A great discourtesy I should have shown
Had I not loved thee much as I could do;
But so I could not do, for one alone
I love, and no one can have love for two.
To love thee, sir, I cannot even start,
Though much compassion long has filled my heart.

“And this my having pity on thy lot
Has grown my misery a hundredfold,
For thy laments such sorrow to me brought
Since first I heard thee all thy griefs unfold,
That to stay faithful to my love, I wrought
My poison-death ere I might thee behold.”
With further words, she all the tale explains,
How Don Irold and she had drunk their banes.
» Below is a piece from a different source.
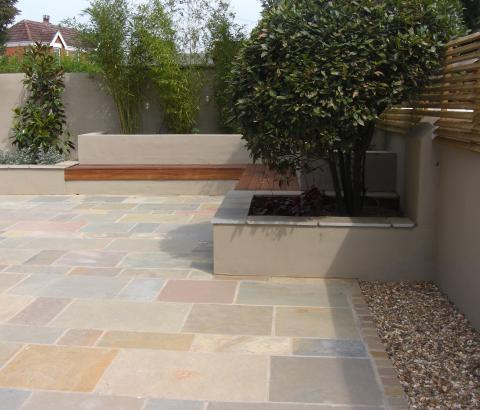 Contemporary Limestone Terrace with Hardwood seat and planter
Don Prasildo hath such grief at heart
When he hath heard Tisbina’s woeful speech,
To speak or move he cannot even start.
And where he’d thought his happiness to reach,
He sees all happiness for aye depart,
For in his heart she hath made such a breach,
Her, in whose person all his joy resides
He now sees dying right before his eyes.

“Ah, would that neither God, nor thou, Tisbina,
Had put my courtesy to such a test,”
The baron said, “No one has ever seen a
Fate like ours cruel, not lovers so distressed.
That lovers twain should slay themselves has been a
Thing done too often at great Love’s behest,
But three together, I can see full well
By evening shall together wend to Hell.

“O thou of little faith, why didst thou doubt
That I’d release thee from thy plighted boon?
Thou saidst thou heardst me in the woods without
A hardened heart. Ah, speak the truth, dear, now.
I trust thee not; this lays it plainly out.
Thou’st slain thyself to murder me, I trow.
Ah, wherefore could I not have been born blind,
Before thy lovely face I chanced to find?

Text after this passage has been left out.